Three years ago Heart was playing at Seattle's Aquarius, the largest tavern in Washington state. The Aquarius is at the center of the Northwest bar circuit and Heart seemed destined to play forever in similar clubs, covering other people's hits and trying to take out their earnings.
Today, the two-woman, four-man rock group could probably buy a dozen bars like Aquarius because nearly 5 million Heart records have been bought by their fans, 17,000 of whom are expected at the Capital Centre tonight for Heart's first concert here.
With Boston, Heart was the most successful new rock group to emerge in 1976. Boston arrived on the strength of a hit single, "More Than A Feeling," that assimilated enough musical touchstones to reach a diverse audience. Heart built slowly through a series of singles: "Magic Man," "Crazy on You," "Dreamboat Annie" and most recently "Barracuda."
The roots of Heart's success, along with the group's uncommon make-up constitute a musical version of "Rocky." Although certain members of the band have been playing together since 1963. Heart did not jell until the "70s and the arrival of the Wilson sisters. Ann, the older sister, lead vocalist and songwriter, joined in 1970, with guiter-player Nancy coming in four years later.
Backed by a lot of air play and constant touring - the group has averaged 200 dates a year for the past two years - "Dreamboat Annie," Heart's debut album, delivered three hit singles and has now sold over 2.5 million copies.
Part of the price has been a personal dilemma for members of the group, a result of the coverage Heart received in the pop press as it found itself in the national limelight.
Radio may have been responsible for record sales, but it was through advertising and features in music magazines that Heart's image was developed.
Things got off to a rocky start when Mushroom - the label that had signed the group in Canada - placed a series of national ads in a National Enquirer-type format with the Wilsons in a pose of sexual exhilaration and the caption "Dreamabout Annie' Goes Platinum: It Was Our First Time."
The photo spreads on the group tended to resemble "Mademoiselle" ads, and the features themselves emphasized the Wilson's feminity over their considerable talents. Both women are attractive and both have been presented as modern-day vamps for whom music is a secondary pleasure
"That's human nature," Ann Wilson says resignedly of the critics' blas. "I don't know whether they could be persuaded by anything we could ever say to do anything more. Hopefully, the music itself will entice them eventually."
There are parallels and precedents. Fleetwood Mac, with its daytime television serial and intra-band dramas, may be most responsible for this attention to "girl groups." Heart has been hailed as the first woman-dominated hard-rock band though they are in fact neither woman-dominated (Nancy is a rythm, not a lead guitarist) nor restricted to a hard-rock format. They are merely a manifestation of the recent plethora of immensely successful co-sexual banks, of which they and Fleetwood Mac are the most visible.
==*==
TASK REQUIREMENTS => According to the article about the band Heart, in what year did Ann Wilson join the group?

INFORMATION SUPPLIED =>
==*==
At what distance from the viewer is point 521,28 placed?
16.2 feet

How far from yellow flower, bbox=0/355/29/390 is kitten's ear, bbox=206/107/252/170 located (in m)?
==*==
SOLUTION TO THIS TASK => 1970